New Book: Traipsing Into Evolution 03/23/2006 The Discovery Institute has published a new book, Traipsing Into Evolution, analyzing the Dover decision. (Traipsing is defined as walking or traveling about without apparent plan but with or without a purpose.) An article on Evolution News introduces the contents, and describes the authors: “The book was written by David K. DeWolf, professor of law at Gonzaga University, Dr. John G. West associate professor and chair of the political science department at Seattle Pacific University, Casey Luskin, attorney and program officer for public policy and legal affairs at Discovery Institute, and Dr. Jonathan Witt a senior fellow and writer in residence at Discovery Institute.” A lengthy response by Michael Behe, lead expert witness for the Dover school board, is also included. They felt the book is necessary because news media, scientists and some school boards are assuming that the Dover decision settled the matter. For instance, in Current Biology this week,1 Paul Katz claimed, “as was recently pointed out by a Federal Judge in Dover, Pennsylvania, the supposed alternatives are based on religious beliefs, not science, and so may not be taught in public school science classes.” The book argues against that claim, but acknowledges the repercussions of the Dover decision. “There’s already been a negative chilling effect on open inquiry in places such as Ohio and South Carolina,” Casey Luskin said. “Judge Jones’ message is clear: give Darwin only praise, or else face the wrath of the judiciary.” Professor of Law Steven D. Smith (UC San Diego) does not consider Judge Jones the last word. “The mainstream science establishment and the courts tell us, in censorious tones that sometimes sound a bit desperate, that intelligent design is just a lot of fundamentalist cant. It’s not,” he said. “We’ve heard the Darwinist story, and we owe it to ourselves to hear the other side. Traipsing Into Evolution is that other side.” See also our 03/10/2006 entry. The book is available on Amazon.com.

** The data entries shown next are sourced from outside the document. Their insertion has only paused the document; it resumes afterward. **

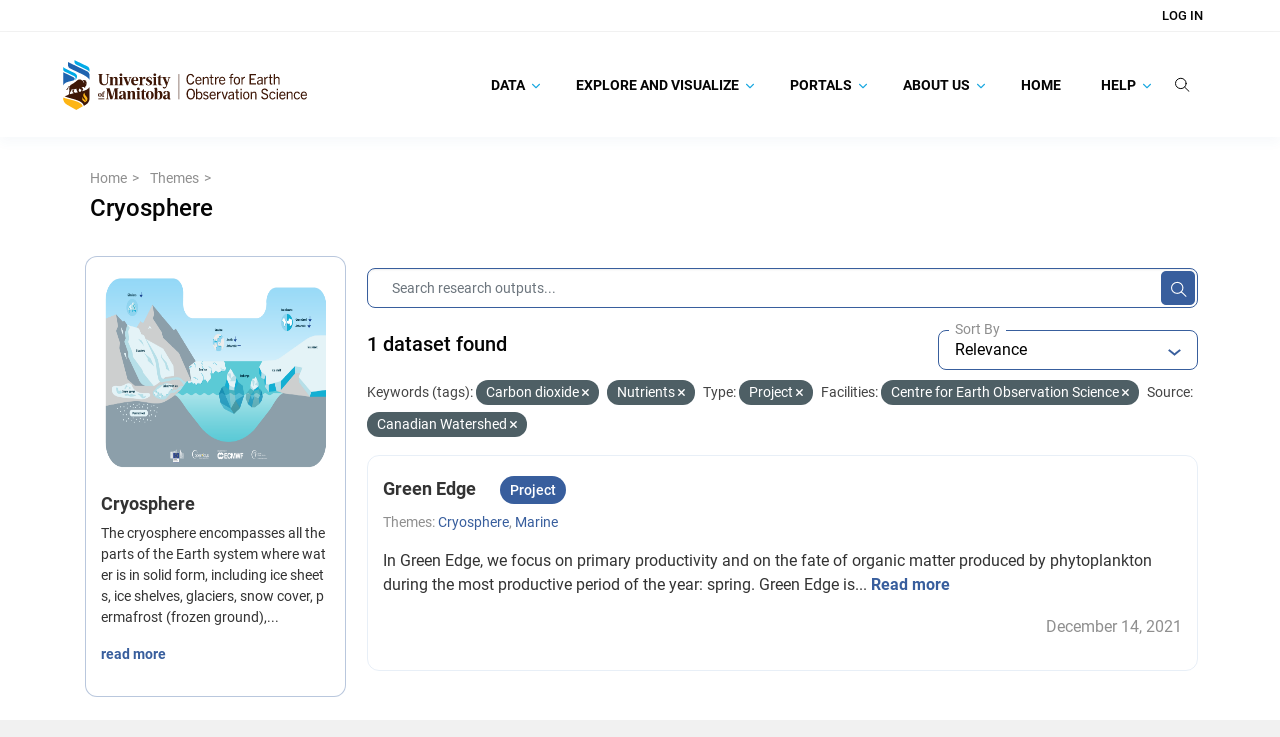

--- FILE ---
content_type: application/javascript; charset=utf-8
request_url: https://canwin-datahub.ad.umanitoba.ca/data/webassets/ckanext-create_typed_package/42cf441d-package_type_selector.js
body_size: 1282
content:
ckan.module("ctp-type-selector", function ($, _) {
  "use strict";
  var modalTpl = [
    '<div role="alertdialog" aria-modal="true" aria-labelledby="ds_creation_label" aria-describedby="field-ctp-package-type" class="modal fade" tabindex="-1">',
    '<div class="modal-dialog">',
    '<div class="modal-content">',
    '<div class="modal-header">',
    '<h3 id="ds_creation_label" class="modal-title"></h3>',
    '<button type="button" class="btn-close" data-bs-dismiss="modal" aria-label="Close"></button>',
    "</div>",
    '<div class="modal-body">',

    '<div class="control-group form-group control-medium">',
    '<label for="field-ctp-package-type" class="control-label"></label>',
    '<div class="controls">',
    '<select id="field-ctp-package-type" class="form-select">',
    "</select>",
    "</div>",
    "</div>",

    "</div>",
    '<div class="modal-footer">',
    '<button class="btn btn-default btn-cancel" data-bs-dismiss="modal"></button>',
    '<button class="btn btn-primary"></button>',
    "</div>",
    "</div>",
    "</div>",
    "</div>",
  ].join("\n");

  return {
    links: null,
    options: {
      modalTpl: modalTpl,
      newUrl: "/dataset/new",
      ignoreSelector: "[data-ctp-ignore]",
    },
    initialize: function () {
      var url = this.options.newUrl;
      this.links = $('[href*="' + url + '"]')
        .not(this.options.ignoreSelector)
        .filter(function (idx, el) {
          return (
            el.pathname.lastIndexOf(url) == el.pathname.length - url.length
          );
        });
      if (!this.links.length) {
        return;
      }
      this.initModal();
    },
    initModal: function () {
      var self = this;
      var modal = $(this.options.modalTpl).modal({ show: false });
      modal.find(".modal-title").text(ckan.i18n._("Please Select Type"));
      modal.find(".control-label").text(ckan.i18n._("Type"));
      modal
        .find(".btn-primary")
        .text(ckan.i18n._("Confirm"))
        .on("click", function () {
          var type = modal.find("#field-ctp-package-type").val();
          var url = ckan.url(type + "/new") + self.links.prop("search");
          window.location.href = url;
        });
      modal.find(".btn-cancel").text(ckan.i18n._("Cancel"));
      var sandbox = new ckan.sandbox(modal);
      sandbox.client.call(
        "GET",
        "ctp_list_types",
        "?with_labels=true",
        function (data) {
          if (!data.success) {
            console.error("Type listing: %o", data);
            return;
          }
          var select = modal.find("#field-ctp-package-type");
          data.result.forEach(function (type) {
            $("<option>", { value: type.name, text: type.label }).appendTo(
              select
            );
          });
        }
      );
      this.links.on("click", function (e) {
        var current_link = this;
        e.preventDefault();
        modal.modal("show");
        modal.on('hidden.bs.modal', function () {
          $(current_link).focus();
        })
      });
    },
  };
});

1Paul Katz, “Q&A,” Current Biology, Volume 16, Issue 6, 21 March 2006, Pages R190-R191, doi:10.1016/j.cub.2006.02.033.
Quotable quote from the blurb: “Despite Jones’s protestations to the contrary, his attempts to use the federal bench to declare evolution a sacred cow—unquestionable in schools and fundamentally compatible with all ‘true’ religion—are exposed by these critical authors as a textbook case of good-old-American judicial activism.” Jones was only one district judge, and his opinion has no bearing outside that district. But his lengthy diatribe deserves debate and battle. Judges do not decide what is science and what is not. How strange that scientists like Paul Katz are leaning on decisions of lawyers and judges. Science needs to be judged on the evidence. The Amazon listing is already attracting highly polarized reviews. The toilet talk of some pro-Darwinist reviewers can be considered a success for the book, if that’s the best level of scholarship attainable by critics.